Она действительно сумасшедшая, этого больше нельзя отрицать. С каждым днем ей становится хуже. Она солгала Бесс. На самом деле после каждого припадка она вспоминала еще одну ужасную подробность того дня. Каждое воспоминание было более страшным и жестоким, чем предыдущее. Кажется, каждый следующий припадок был дольше, чем предыдущий. И каждый раз, когда она уходила в прошлое и становилась девочкой, потерявшейся среди бунтующей толпы, связь с настоящим, кажется, была более тонкой и хрупкой. Та часть ее сознания, которая всегда знала, что она взрослая женщина и находится в Херрингтон-Холл, становилась все слабее, а ребенок все сильнее. Бланш задавала себе вопрос: не случится ли однажды так, что взрослая часть ее сознания полностью исчезнет и она станет испуганным плачущим ребенком — той девочкой, чьи ладони и одежда были испачканы кровью ее матери.

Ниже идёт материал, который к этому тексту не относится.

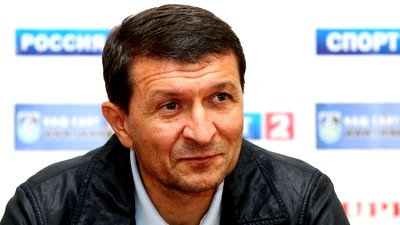 Юрий Газзаев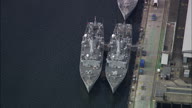 Faslane Naval Base For Nuclear Submarines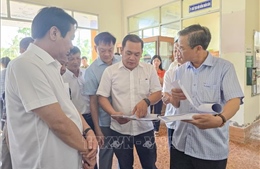 Cần Thơ đảm bảo hạ tầng các trụ sở xã, phường mới sau sáp nhập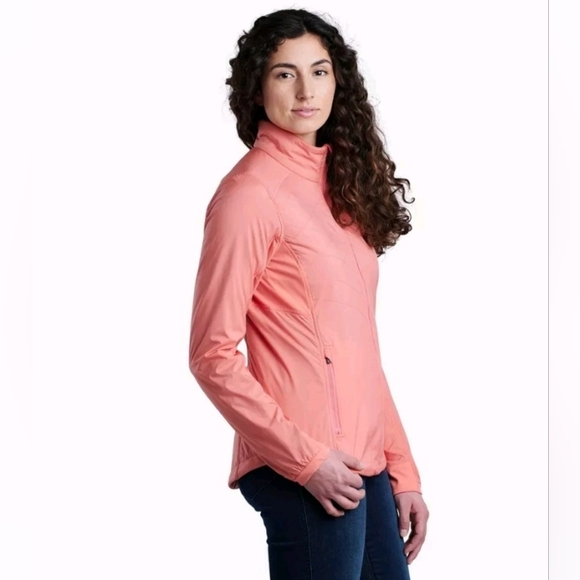 Kuhl XL The One Jacket in Plumera Lightweight Insulated Jacket - Picture 3 of 13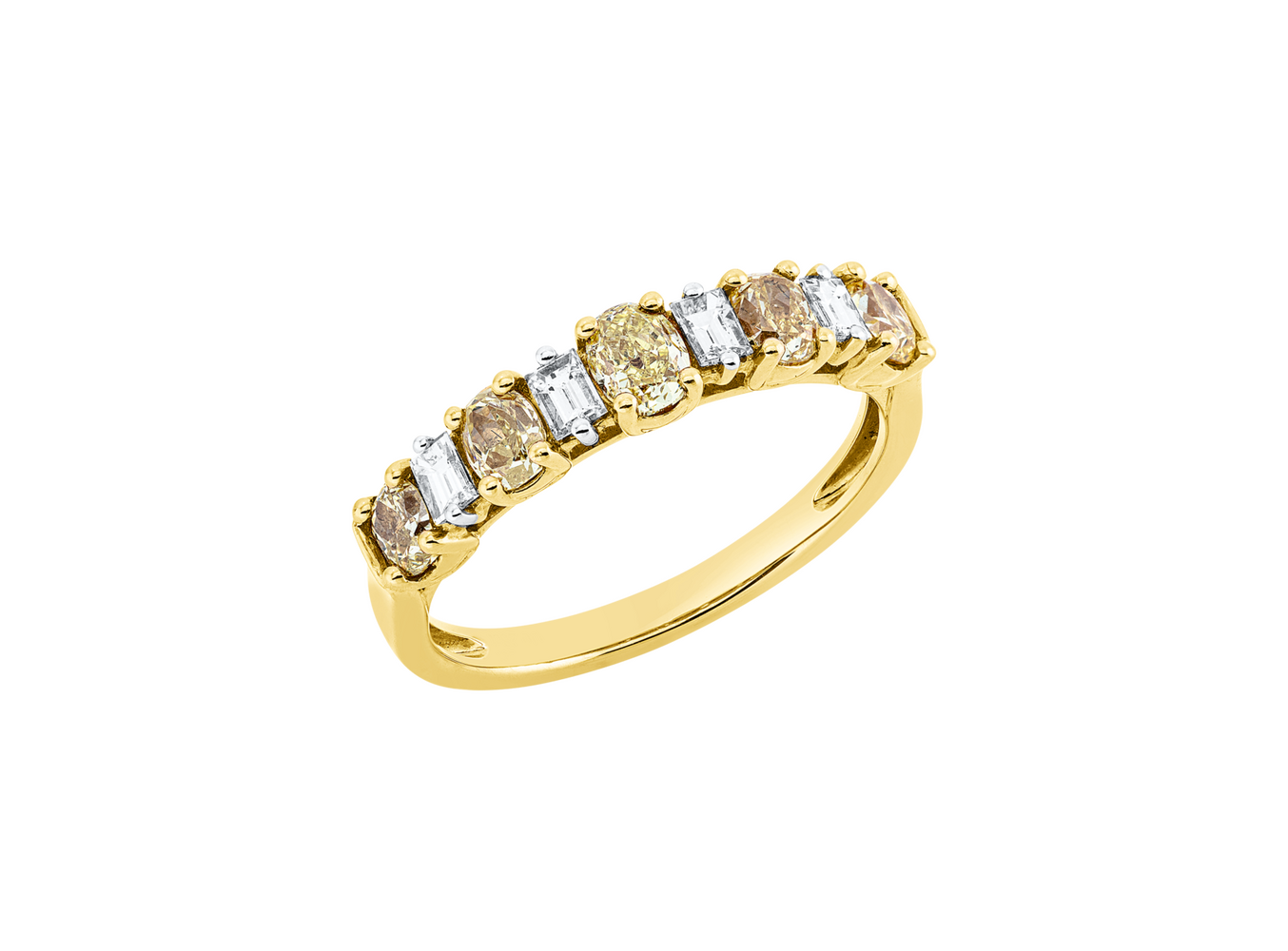 Brogle Classic diamond ring Brogle Classic diamond ring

«Я сумасшедшая, — с отчаянием подумала она. — Сумасшедшая, которая носит в утробе дитя сэра Рекса».
Бланш поняла, что уже давно должна была признать то, что допускала лишь как возможность.
Вряд ли ее существование когда-нибудь снова станет хотя бы похоже на нормальную жизнь. А в таком случае как она сможет стать матерью для этого пока не родившегося ребенка, когда он появится на свет? Вдруг у нее начнется припадок, когда малыш будет у нее на руках? Бланш вздрогнула от мысли, что в таком случае может нечаянно убить своего младенца. Что, если через несколько лет ее маленький ребенок увидит, как его мать корчится, вопит и плачет в минуту безумия? И самое худшее: вдруг она однажды уйдет в прошлое и не вернется назад? Кто тогда будет заботиться о ребенке? Дэшвуд?
Бланш истерически захохотала, а потом заплакала, не сдерживая слезы. Она заранее оплакивала своего сына или дочь. Ее ребенок не должен иметь такую сумасшедшую мать, как она. Он достоин гораздо большего. А Дэшвуд будет ужасным отцом. О чем она думала, когда собиралась за него замуж?
Уезжая от сэра Рекса, она надеялась, что, расставшись с ним, сможет вести такую жизнь, при которой припадков больше не будет. Но ей не хватило сил, чтобы не подпускать к себе безумие. Она старалась жить спокойно, без чувств, но не смогла. Ни тишины, ни душевного покоя не было. Вместо них начались напряжение, которому не было конца, непрерывный страх и минуты безумия. Ее жизнь стала невыносимой. И что было еще хуже, теперь, когда она осознала правду о себе, у нее больше не осталось надежды.